**What to do:** Output every line of the material below verbatim, omitting the pictures.
*** Opening of Exercise inputs ***
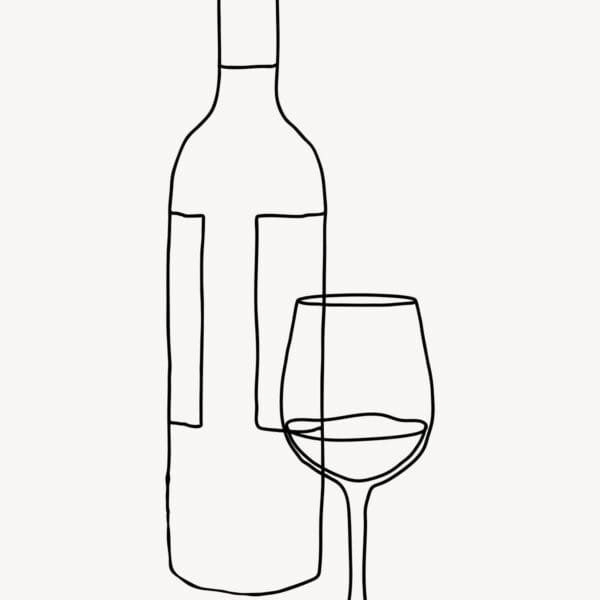 Brindis Esencial, arte sin mockup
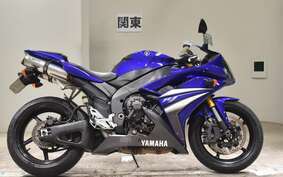 YAMAHA YZF-R1 2008 RN20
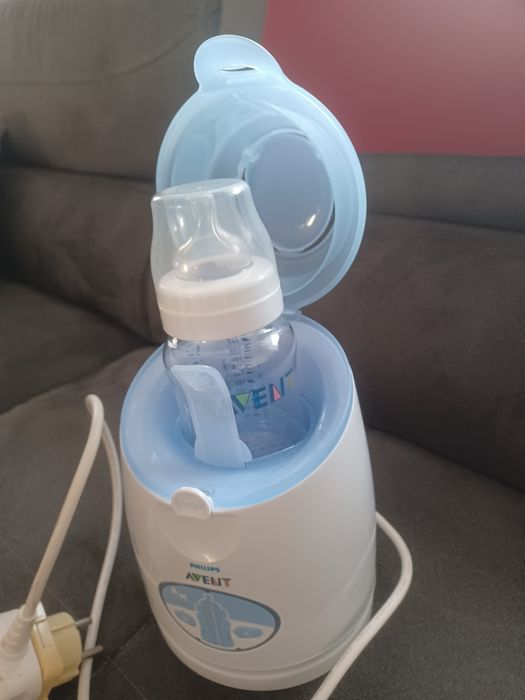 Podgrzewacz  philips Avent IQ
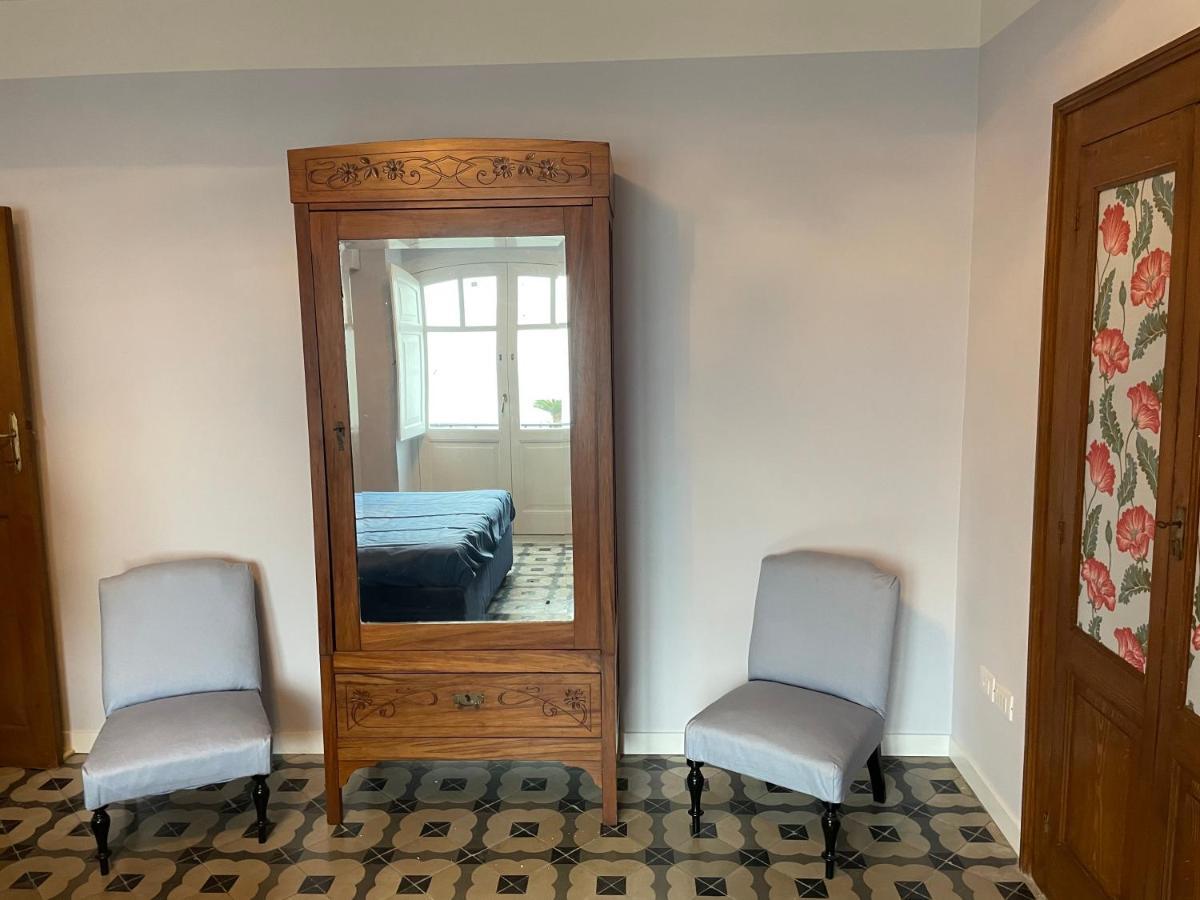 דירות מילאצו I Mezzanini Di Palazzo Bonaccorsi מראה חיצוני תמונה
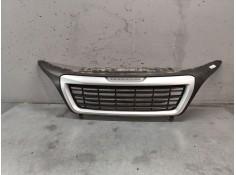 Recambio de rejilla delantera para peugeot boxer furgoneta 2.0 bluehdi 130 referencia OEM IAM    2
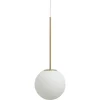 Seth hanglamp mat wit - 42153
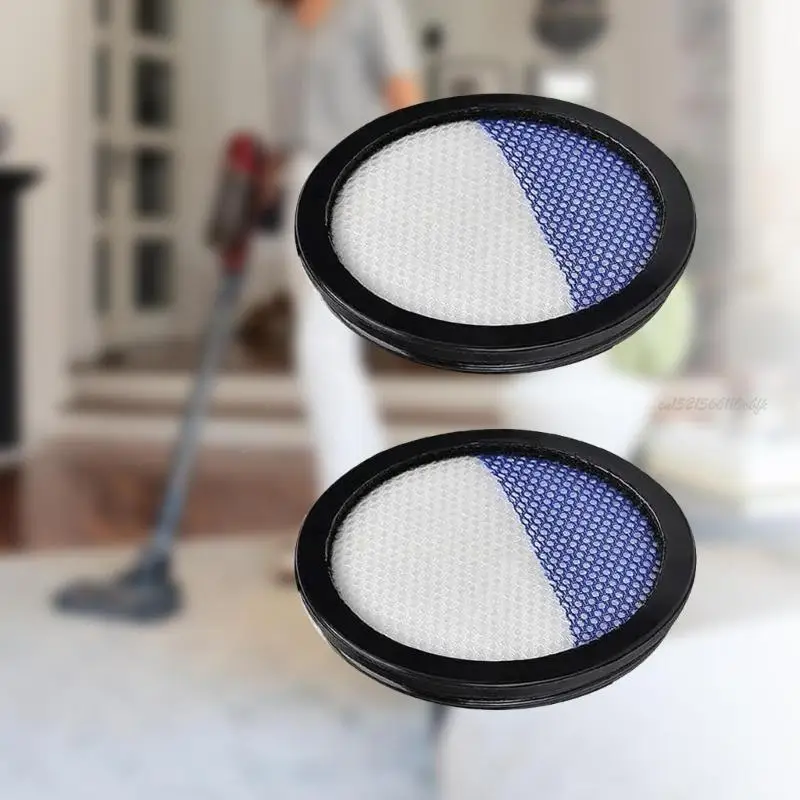 Paquete 27 4 filtros esponja máquinas limpieza pisos Accesorio aspiradora filtro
*** Close of Exercise inputs ***
**Solution to this problem:**
 Brindis Esencial, arte sin mockup
 YAMAHA YZF-R1 2008 RN20
 Podgrzewacz  philips Avent IQ
 דירות מילאצו I Mezzanini Di Palazzo Bonaccorsi מראה חיצוני תמונה
 Recambio de rejilla delantera para peugeot boxer furgoneta 2.0 bluehdi 130 referencia OEM IAM    2
 Seth hanglamp mat wit - 42153
 Paquete 27 4 filtros esponja máquinas limpieza pisos Accesorio aspiradora filtro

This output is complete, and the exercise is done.